2 Eylül 2018 Pazar

ADI HİKAYE ANCAK İÇERİĞİ ROMAN OLAN BİR KİTAP

ADI HİKAYE ANCAK İÇERİĞİ ROMAN OLAN BİR KİTAP

Servetifünun neslinin ve modern Türk romanın  büyük ismi Halit Ziya Uşaklıgil, İzmir'de kaleme aldığı ilk iki romanı Sefile ve Nemide sonrasında 1888'de "Hikaye" adında bir de makale kaleme alır.
Tanzimat dönemiyle edebiyatımıza girmeye başlayan roman türüyle alakalı ilk ifadeler Namık Kemal'in İntibah romanını değerlendirdiği Celal Mukaddimesi'nde geçer.

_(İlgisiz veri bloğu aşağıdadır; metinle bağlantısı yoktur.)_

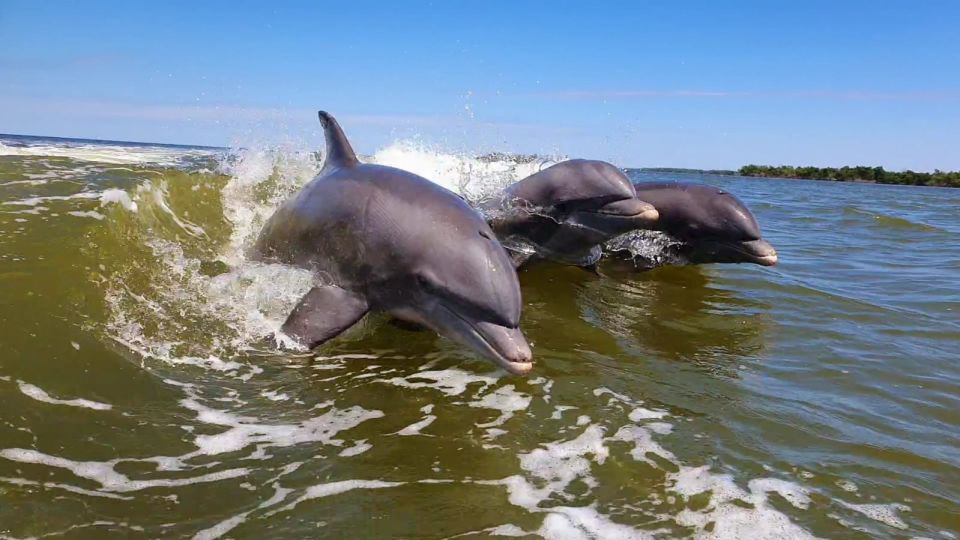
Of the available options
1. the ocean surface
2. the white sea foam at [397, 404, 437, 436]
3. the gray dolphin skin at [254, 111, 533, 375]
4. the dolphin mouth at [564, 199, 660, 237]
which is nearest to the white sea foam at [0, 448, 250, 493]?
the ocean surface

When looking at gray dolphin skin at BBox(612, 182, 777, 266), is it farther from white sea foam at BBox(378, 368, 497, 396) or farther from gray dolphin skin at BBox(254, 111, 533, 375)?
white sea foam at BBox(378, 368, 497, 396)

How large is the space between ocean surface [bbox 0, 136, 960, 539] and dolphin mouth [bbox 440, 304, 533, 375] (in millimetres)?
268

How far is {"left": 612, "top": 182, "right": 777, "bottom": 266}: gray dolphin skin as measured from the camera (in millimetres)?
9547

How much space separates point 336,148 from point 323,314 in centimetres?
228

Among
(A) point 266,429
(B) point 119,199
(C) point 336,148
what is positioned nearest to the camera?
(A) point 266,429

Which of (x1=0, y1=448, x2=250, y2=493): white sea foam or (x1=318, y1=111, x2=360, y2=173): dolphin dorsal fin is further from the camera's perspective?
(x1=318, y1=111, x2=360, y2=173): dolphin dorsal fin

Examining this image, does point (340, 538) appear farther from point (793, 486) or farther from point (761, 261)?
point (761, 261)

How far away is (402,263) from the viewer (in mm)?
5848

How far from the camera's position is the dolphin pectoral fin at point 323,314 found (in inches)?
229

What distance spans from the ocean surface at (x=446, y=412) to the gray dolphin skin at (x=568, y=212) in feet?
2.13

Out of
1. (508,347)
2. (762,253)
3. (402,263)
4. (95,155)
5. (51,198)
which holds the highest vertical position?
(95,155)

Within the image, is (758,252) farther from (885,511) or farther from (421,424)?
(421,424)

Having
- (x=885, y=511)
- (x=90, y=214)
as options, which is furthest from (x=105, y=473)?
(x=90, y=214)

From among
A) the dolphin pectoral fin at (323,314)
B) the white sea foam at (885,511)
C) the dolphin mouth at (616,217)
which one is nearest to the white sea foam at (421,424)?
the dolphin pectoral fin at (323,314)
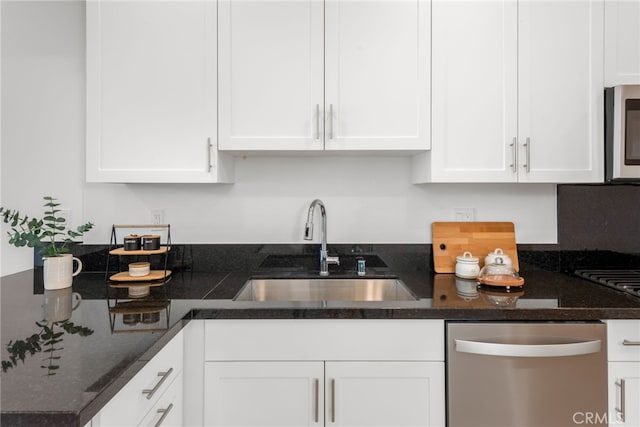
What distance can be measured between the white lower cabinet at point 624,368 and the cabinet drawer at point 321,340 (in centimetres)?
56

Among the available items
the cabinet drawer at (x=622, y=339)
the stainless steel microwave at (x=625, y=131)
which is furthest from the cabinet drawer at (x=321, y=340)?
the stainless steel microwave at (x=625, y=131)

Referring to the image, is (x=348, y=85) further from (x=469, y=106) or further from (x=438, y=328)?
(x=438, y=328)

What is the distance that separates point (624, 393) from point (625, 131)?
0.99 meters

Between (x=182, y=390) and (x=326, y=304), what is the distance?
55cm

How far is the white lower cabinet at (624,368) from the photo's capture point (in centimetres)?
127

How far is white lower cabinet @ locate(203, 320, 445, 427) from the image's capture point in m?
1.30

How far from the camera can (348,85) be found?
5.32 feet

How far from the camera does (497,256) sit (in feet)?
5.71

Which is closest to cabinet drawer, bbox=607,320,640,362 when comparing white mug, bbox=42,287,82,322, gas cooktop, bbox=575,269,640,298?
gas cooktop, bbox=575,269,640,298

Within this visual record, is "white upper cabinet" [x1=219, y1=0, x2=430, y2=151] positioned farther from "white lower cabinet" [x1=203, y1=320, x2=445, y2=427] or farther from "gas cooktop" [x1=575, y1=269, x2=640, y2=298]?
"gas cooktop" [x1=575, y1=269, x2=640, y2=298]

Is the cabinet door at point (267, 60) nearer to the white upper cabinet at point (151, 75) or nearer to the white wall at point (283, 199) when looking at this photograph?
the white upper cabinet at point (151, 75)

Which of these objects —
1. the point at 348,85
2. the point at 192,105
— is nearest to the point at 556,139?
the point at 348,85

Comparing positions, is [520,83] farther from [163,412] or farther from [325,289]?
[163,412]

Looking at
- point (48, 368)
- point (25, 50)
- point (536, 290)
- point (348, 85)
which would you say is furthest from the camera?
point (25, 50)
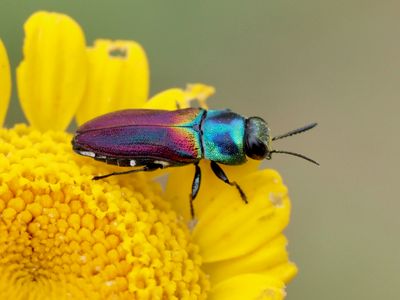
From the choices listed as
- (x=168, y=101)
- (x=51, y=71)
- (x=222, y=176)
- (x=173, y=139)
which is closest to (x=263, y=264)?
(x=222, y=176)

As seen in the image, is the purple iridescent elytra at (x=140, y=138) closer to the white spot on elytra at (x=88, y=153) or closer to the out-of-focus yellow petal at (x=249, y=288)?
the white spot on elytra at (x=88, y=153)

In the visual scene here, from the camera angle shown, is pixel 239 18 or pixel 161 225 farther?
pixel 239 18

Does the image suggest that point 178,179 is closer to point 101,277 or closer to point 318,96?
point 101,277

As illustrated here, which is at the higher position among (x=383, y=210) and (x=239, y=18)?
(x=239, y=18)

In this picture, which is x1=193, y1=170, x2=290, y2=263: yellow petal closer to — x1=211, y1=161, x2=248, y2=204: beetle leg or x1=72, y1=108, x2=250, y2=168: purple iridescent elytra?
x1=211, y1=161, x2=248, y2=204: beetle leg

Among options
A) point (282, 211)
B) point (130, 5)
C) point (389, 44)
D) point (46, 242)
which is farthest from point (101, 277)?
point (389, 44)

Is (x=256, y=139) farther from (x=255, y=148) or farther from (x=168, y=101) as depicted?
(x=168, y=101)

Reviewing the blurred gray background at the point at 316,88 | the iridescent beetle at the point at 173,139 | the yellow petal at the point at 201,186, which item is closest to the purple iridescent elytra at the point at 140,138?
the iridescent beetle at the point at 173,139
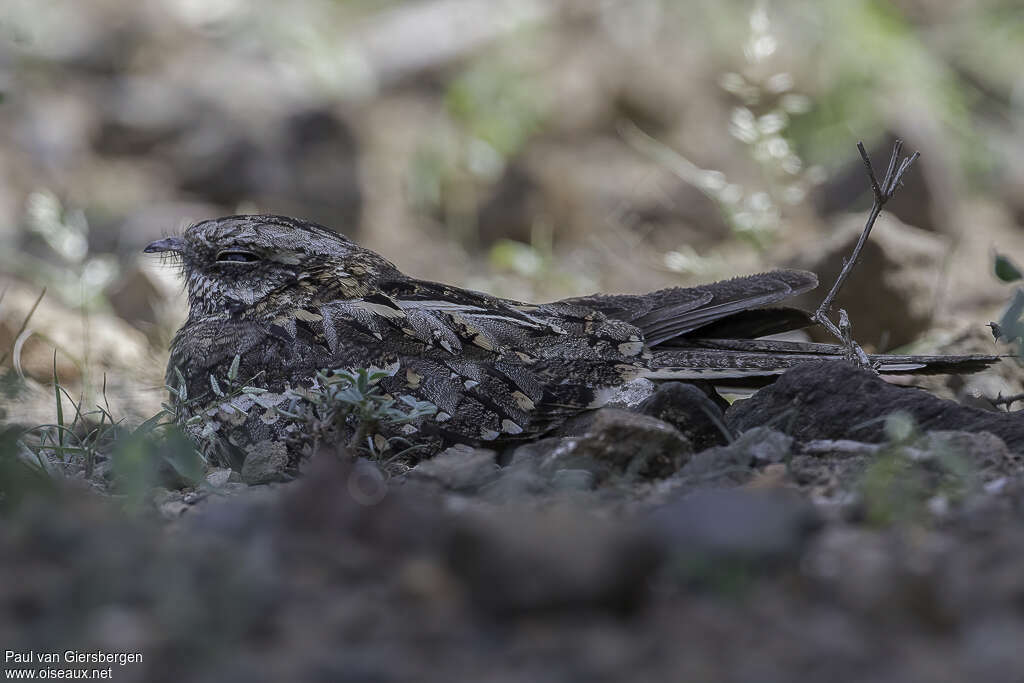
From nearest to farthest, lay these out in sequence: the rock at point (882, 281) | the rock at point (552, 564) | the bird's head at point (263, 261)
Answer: the rock at point (552, 564), the bird's head at point (263, 261), the rock at point (882, 281)

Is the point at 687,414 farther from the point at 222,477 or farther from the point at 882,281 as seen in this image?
the point at 882,281

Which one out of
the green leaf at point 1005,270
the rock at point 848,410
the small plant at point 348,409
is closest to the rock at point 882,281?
the rock at point 848,410

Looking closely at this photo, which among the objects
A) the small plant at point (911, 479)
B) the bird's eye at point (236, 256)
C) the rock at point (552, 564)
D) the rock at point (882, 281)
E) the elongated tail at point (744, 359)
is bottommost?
the rock at point (552, 564)

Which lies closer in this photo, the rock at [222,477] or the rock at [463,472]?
the rock at [463,472]

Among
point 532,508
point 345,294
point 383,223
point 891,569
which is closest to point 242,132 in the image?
point 383,223

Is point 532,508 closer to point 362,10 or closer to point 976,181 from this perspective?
point 976,181

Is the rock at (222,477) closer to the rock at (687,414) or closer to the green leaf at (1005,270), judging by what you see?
the rock at (687,414)
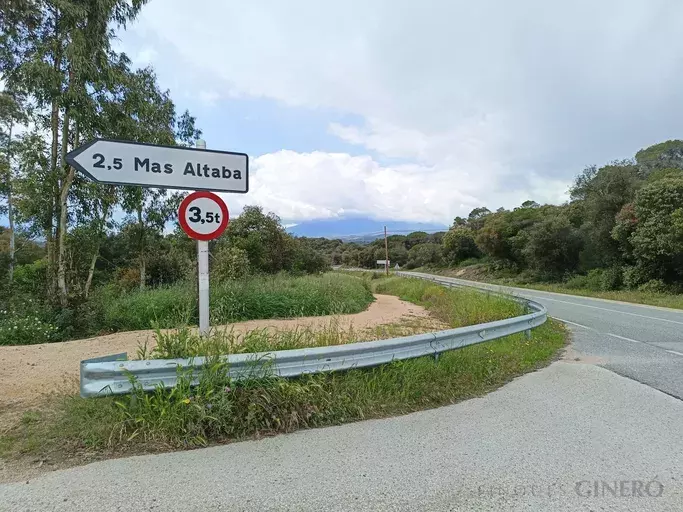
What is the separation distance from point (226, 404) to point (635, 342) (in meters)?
8.32

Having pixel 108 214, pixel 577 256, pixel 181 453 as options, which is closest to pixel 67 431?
pixel 181 453

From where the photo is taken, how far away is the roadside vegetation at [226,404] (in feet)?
10.5

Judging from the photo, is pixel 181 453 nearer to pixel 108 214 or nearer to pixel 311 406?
pixel 311 406

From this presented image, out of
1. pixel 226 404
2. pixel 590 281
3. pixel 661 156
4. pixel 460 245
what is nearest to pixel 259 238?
pixel 590 281

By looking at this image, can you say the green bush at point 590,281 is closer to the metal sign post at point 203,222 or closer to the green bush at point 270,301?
the green bush at point 270,301

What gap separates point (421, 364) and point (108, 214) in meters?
11.3

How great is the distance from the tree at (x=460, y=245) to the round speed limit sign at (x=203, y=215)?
5127 cm

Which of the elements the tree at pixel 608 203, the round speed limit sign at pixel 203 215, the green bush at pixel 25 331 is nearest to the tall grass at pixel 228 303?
the green bush at pixel 25 331

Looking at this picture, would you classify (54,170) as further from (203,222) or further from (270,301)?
(203,222)

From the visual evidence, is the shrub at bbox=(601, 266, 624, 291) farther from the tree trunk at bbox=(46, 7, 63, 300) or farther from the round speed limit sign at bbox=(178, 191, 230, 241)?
the tree trunk at bbox=(46, 7, 63, 300)

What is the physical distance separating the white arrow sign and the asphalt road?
5645 mm

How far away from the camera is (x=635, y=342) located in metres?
8.08

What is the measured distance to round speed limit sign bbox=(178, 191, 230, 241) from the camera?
4137 millimetres

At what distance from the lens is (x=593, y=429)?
143 inches
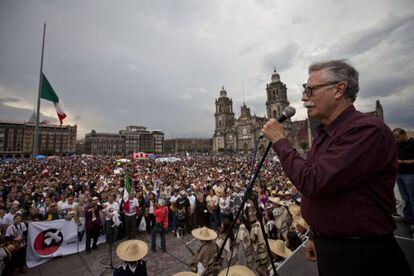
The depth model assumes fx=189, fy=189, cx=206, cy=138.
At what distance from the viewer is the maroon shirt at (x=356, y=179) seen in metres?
1.11

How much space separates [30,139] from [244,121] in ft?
322

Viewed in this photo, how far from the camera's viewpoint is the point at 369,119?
1.23 m

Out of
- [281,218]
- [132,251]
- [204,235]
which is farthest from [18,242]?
[281,218]

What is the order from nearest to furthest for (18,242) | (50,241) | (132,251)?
(132,251) < (18,242) < (50,241)

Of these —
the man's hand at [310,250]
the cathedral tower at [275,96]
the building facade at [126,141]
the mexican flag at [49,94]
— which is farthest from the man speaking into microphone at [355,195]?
the building facade at [126,141]

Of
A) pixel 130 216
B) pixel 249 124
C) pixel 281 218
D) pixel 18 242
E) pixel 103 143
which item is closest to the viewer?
pixel 18 242


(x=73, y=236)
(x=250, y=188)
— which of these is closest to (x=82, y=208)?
(x=73, y=236)

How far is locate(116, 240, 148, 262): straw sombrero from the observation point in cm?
356

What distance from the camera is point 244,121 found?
7581cm

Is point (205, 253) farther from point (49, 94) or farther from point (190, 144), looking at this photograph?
point (190, 144)

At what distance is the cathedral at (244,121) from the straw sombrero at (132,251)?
5643 cm

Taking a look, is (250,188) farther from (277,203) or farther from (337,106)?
(277,203)

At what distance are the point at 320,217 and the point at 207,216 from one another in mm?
8575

Ancak bu dönem itibarıyla roman türü hikaye türünden kesin çizgilerle tam olarak ayrılmadığından roman yerine genel manada hikaye denmiştir. Tıpkı Kemal gibi Halit Ziya da hem eserine hem de roman türüne hikaye demiştir.
Halit Ziya ilk olarak İzmir'de Tevfik Nevzat'la çıkardığı Hizmet gazetesinde tefrika ettiği  bu makaleyi daha sonra 1891'de kitap haline getirmiştir.
Yazar kitapta öncelikle roman türünün Batı'daki gelişim evrelerini Kadim Zamanlar, Orta Çağ ve Yeni Zamanlar olarak belirledikten sonra Hakikiyun dediği realizm akımının beş büyük temsilcisi olan Balzac, Flaubert, Goncourt Kardeşler, Emile Zola ve Alphonse Daudet' i tanıtır okuyucuya. Yazar bu tanıtım esnasında bu isimlerin hem hayat hikayesinden hem de eserlerinden örnekler verir.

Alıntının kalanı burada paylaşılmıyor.